[WHAT THE TASK REQUIRES]:
Emit a verbatim copy of the lines below from the line with "5 in. StickFast Sanding Disc Kit" through the line with "Volkswagen Jetta 300TSI Edition - photo 15", excluding pictures and everything outside that range.

[MATERIAL FOR THIS EXERCISE]:
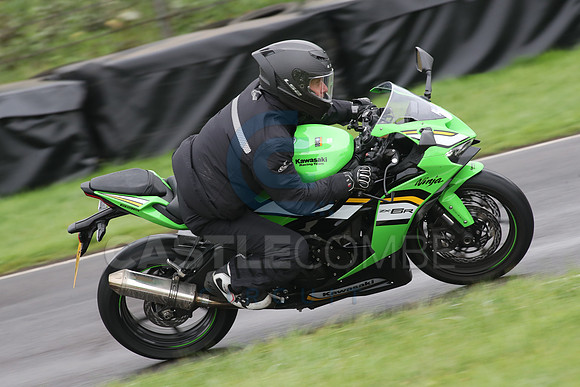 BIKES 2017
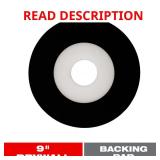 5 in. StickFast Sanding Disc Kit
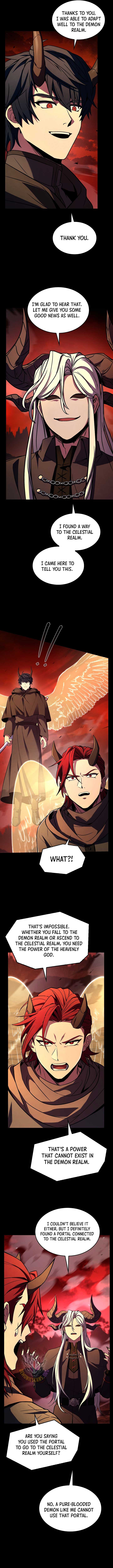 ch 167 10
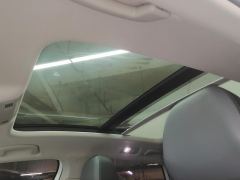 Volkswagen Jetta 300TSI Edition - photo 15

---

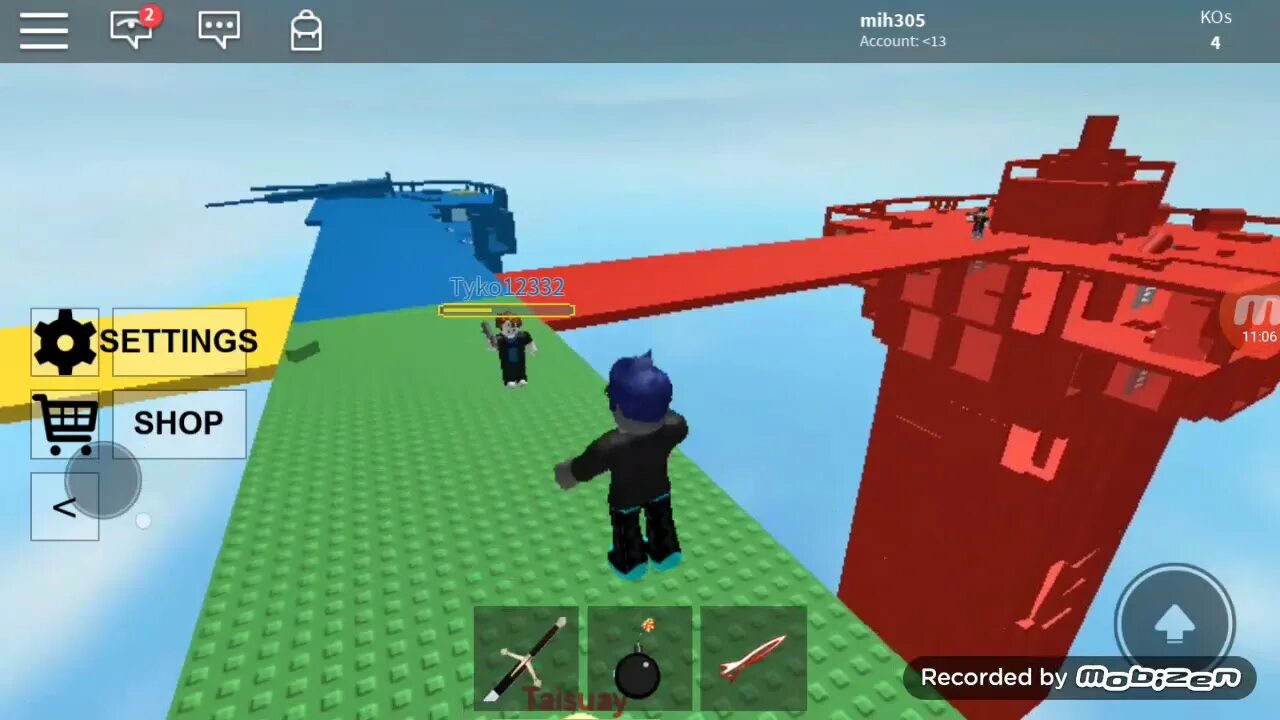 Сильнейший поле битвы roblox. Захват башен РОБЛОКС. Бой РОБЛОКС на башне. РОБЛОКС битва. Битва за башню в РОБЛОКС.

[YOUR RESPONSE]:
 5 in. StickFast Sanding Disc Kit
 ch 167 10
 Volkswagen Jetta 300TSI Edition - photo 15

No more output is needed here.